Verfasst: 29. Okt 2006, 11:35
von herbstsonne
hallo miteinander!

ich war lange nicht mehr im forum. seit tagen lese ich wieder und heute wage ich zu schreiben.
bei mir schlägt wieder die einsamkeit zu. ich finde, dass es ein entsetzliches gefühl ist, mit dem ich nicht so richtig umgehen und aushalten kann. ich bin wieder dabei, das internet nach einsamkeit zu durchforsten, aber es hilft auch nicht. meine große angst ist, dass auch wieder die leere kommt und danach das große schwarze loch.
nun werde ich demnächst wieder alleine wohnen (wohne noch in wg) und das macht die angst nicht kleiner. meine freundinnen mag ich auch nicht mehr anrufen, weil ich befürchte, sie zu überstrapazieren.

ich muss gleich wieder auf wohnungsbesichtigung gehen, aber ich habe keine kraft und fühle mich müde und schlapp.

ich freue mich auf eure postings.

gruß herbstsonne

Re: einsamkeit

Verfasst: 29. Okt 2006, 12:11
von FlorenceLaRue
Liebe Herbstsonne,
ich schreibe heute zum ersten Mal in diesem Forum. Es ist heute auch das erste Mal, dass ich überhaupt im Internet nach ´Depression` geschaut habe. Befinde mich seit zwei Jahren in einer Verhaltenstherapie, wobei wir erst jetzt rausgefunden haben, dass ich wahrscheinlich depressiv bin und das wohl schon seit vielen Jahren. Ich bin eben recht gut im Schauspielern, aber jetzt geht es so schlecht, dass die Maske nicht mehr funktioniert.
Jetzt aber zu deinem Thema "Einsamkeit": ich bin froh, dieses Forum gefunden zu haben und mich endlich mit Menschen austauschen zu können, die verstehen, wovon man redet, wenn man Begriffe wie "endlose Leere" oder "SChwarzes Loch" benutzt. Sogar meine beste Freundin, die ich für einen recht einfühlsamen Menschen halte und die Medizin studiert, kann mir auf sowas nur mit großen Fragezeichen in den Augen antworten.
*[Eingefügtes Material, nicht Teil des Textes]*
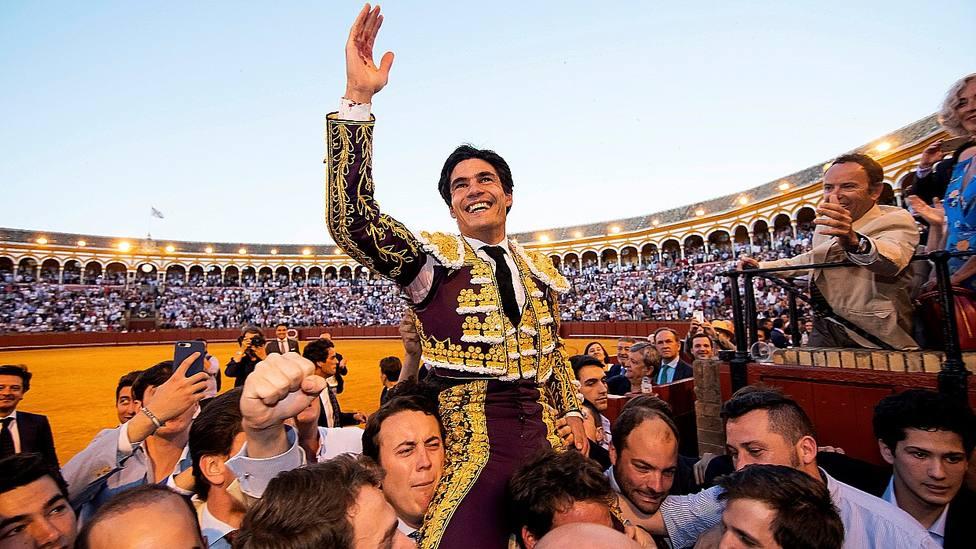 Pablo Aguado en su salida a hombros por la Puerta del Príncipe en la Feria de Abril de 2019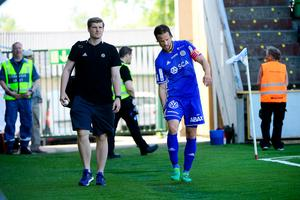 Linus Hallenius, GIF Sundsvall, skadade låret mot IFK Göteborg på NP3 Arena.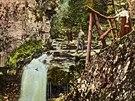 Vodopády říčky Satiny lákaly turisty k výletům už v době před první světovou...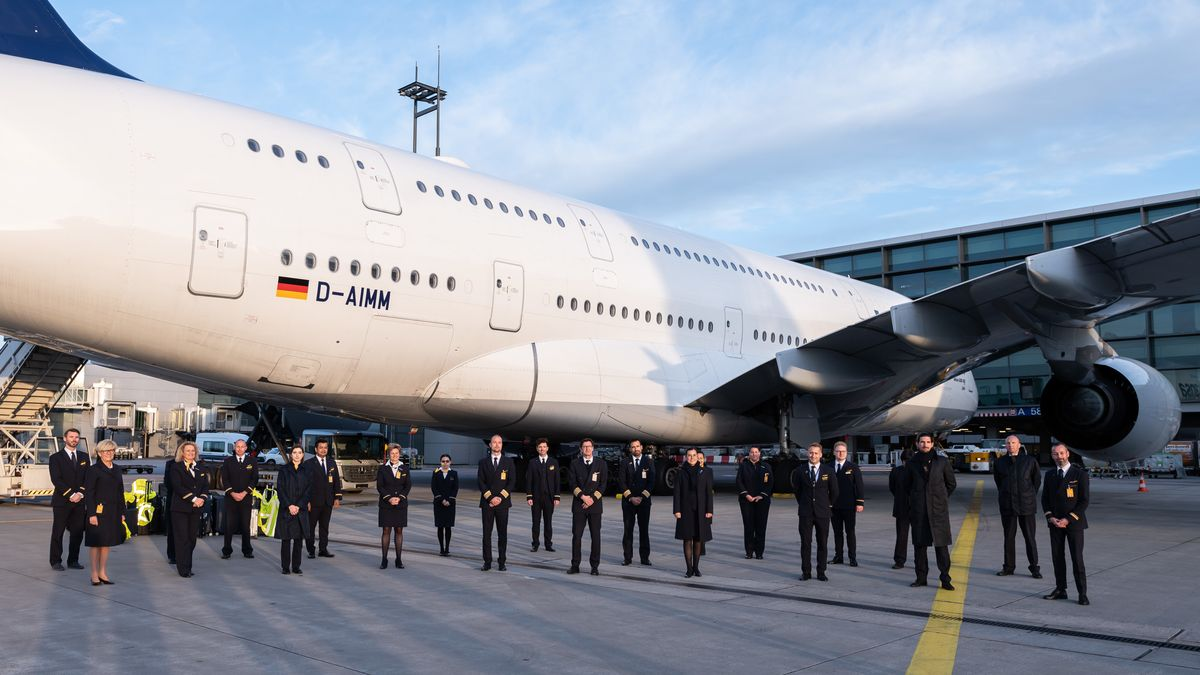 29.03.2020: Die Crew des Flugs LH773 nach der vorerst letzten Landung eines Lufthansa-Airbus A380 am Frankfurter Flughafen.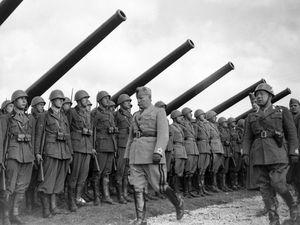 Un errore rimuovere il fascismo dalla storia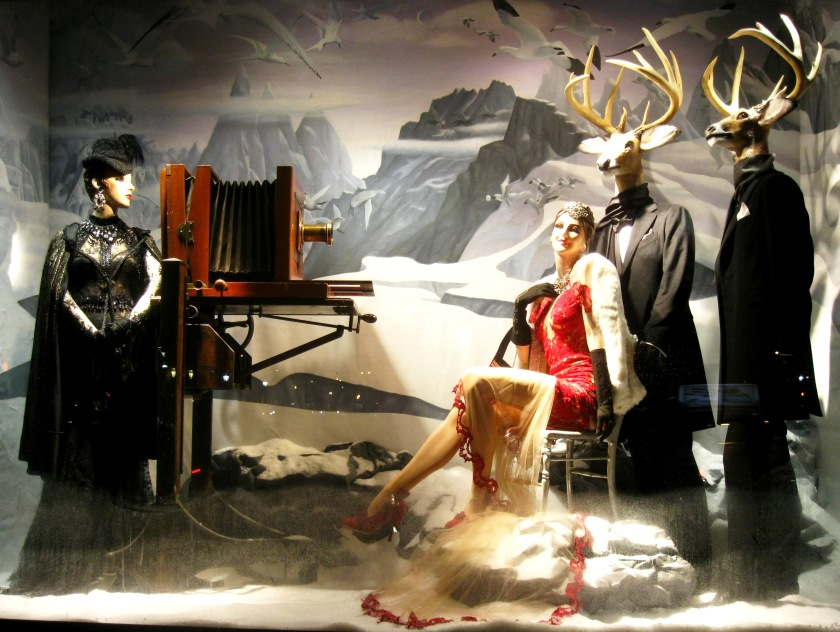 bergdorf-christmas-window-picture-2.jpg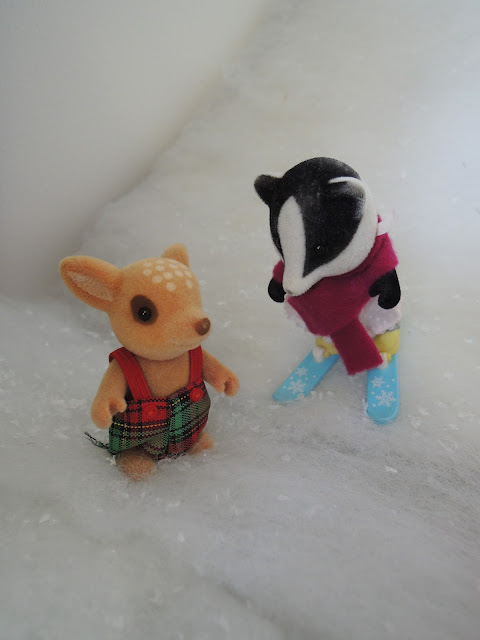 Sylvanian Families Underwood Badgers Moss Reindeer skiing snow winter christmas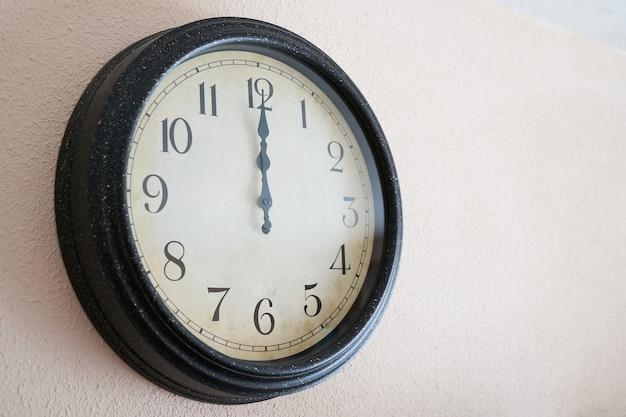 正月12時を刻む掛け時計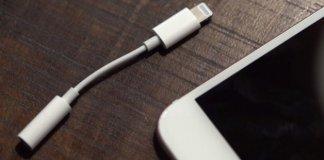 apple, iphone, se, lightining, ładowanie bezprzewodowe,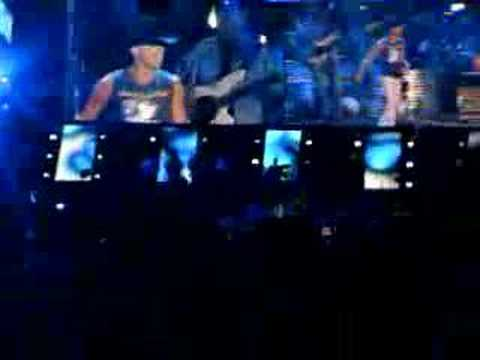 Kenny Chesney Summertime Live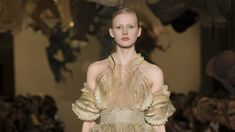Iris van Herpen shared exclusive behind-the-scenes photos from her atelier, and explained the natural and high-tech processes behind her opening look. Couture Fashion, Fashion Show, Fashion Design, Iris Van Herpen, Scene Photo, Couture Collection, 3 D, Vogue, Spring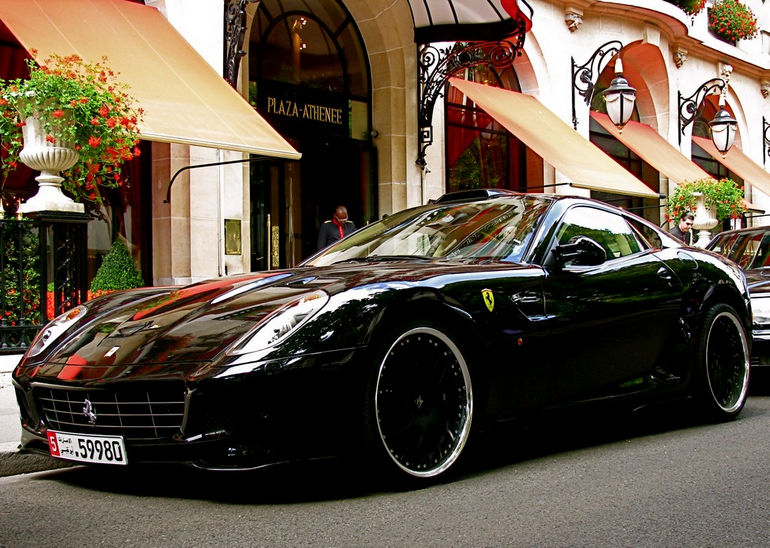 Ferrari_at_Plaza_Athenee
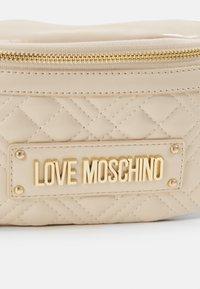 Love Moschino - BORSA QUILTED SCURO - Marsupio - ivory - 3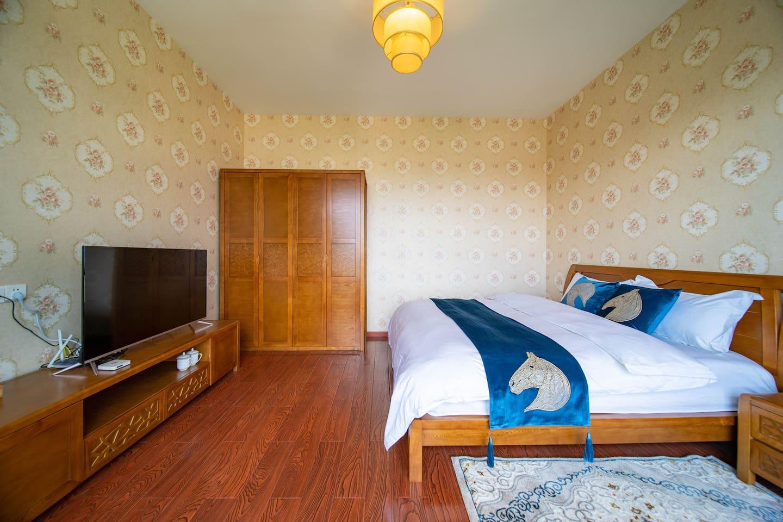 全景奢华大床房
Deshalb fühle auch ich mich oft sehr allein, weil ich das Gefühl habe, dass man andere, nicht depressive Menschen, mit sochen Gesprächen nur überfordert und vielleicht letztlich seine Freundschaften gefährdet.
Jetzt aber habe ich das Forum gefunden und bin froh bzw. hoffe, mich mit Menschen austauschen zu können, ohne verlassen zu werden.Es macht mir Mut zu sehen, dass es viele Menschen gibt, denen es ähnlich geht wie mir und die nicht aufgeben und ich spüre schon jetzt ein bischen mehr Kraft.
Außerdem möchte ich noch sagen, dass es wichtig ist zu wissen, dass man selbst ein König, respektive eine Königin, ist und man sich selbst alles geben kann, was man braucht. Das hat mal jemand gesagt, den ich für sehr weise halte und ich versuche, mir das immer wieder vor Augen zu führen, wenn es mir nicht gut geht und ich das Gefühl habe, niemand kann mir helfen. Vielleicht ist das ja auch ein guter Spruch für dich.
Alles Gute und viel Glück bei der Wohnungssuche
FloLaRue

Re: einsamkeit

Verfasst: 29. Okt 2006, 15:16
von faultier
Liebe Antje!

Ich kenne das gefühl einsamkeit sehr gut.

Hinter mir liegt eine Phase, in der ich mich sehr einsam fühlte. Wenn ich jetzt zurückblicke, muss ich sagen, dass ich nie wirklich einsam war, es war immer jemand da (vielleicht nicht unbedingt immer physisch)...es war eingebildete Einsamkeit.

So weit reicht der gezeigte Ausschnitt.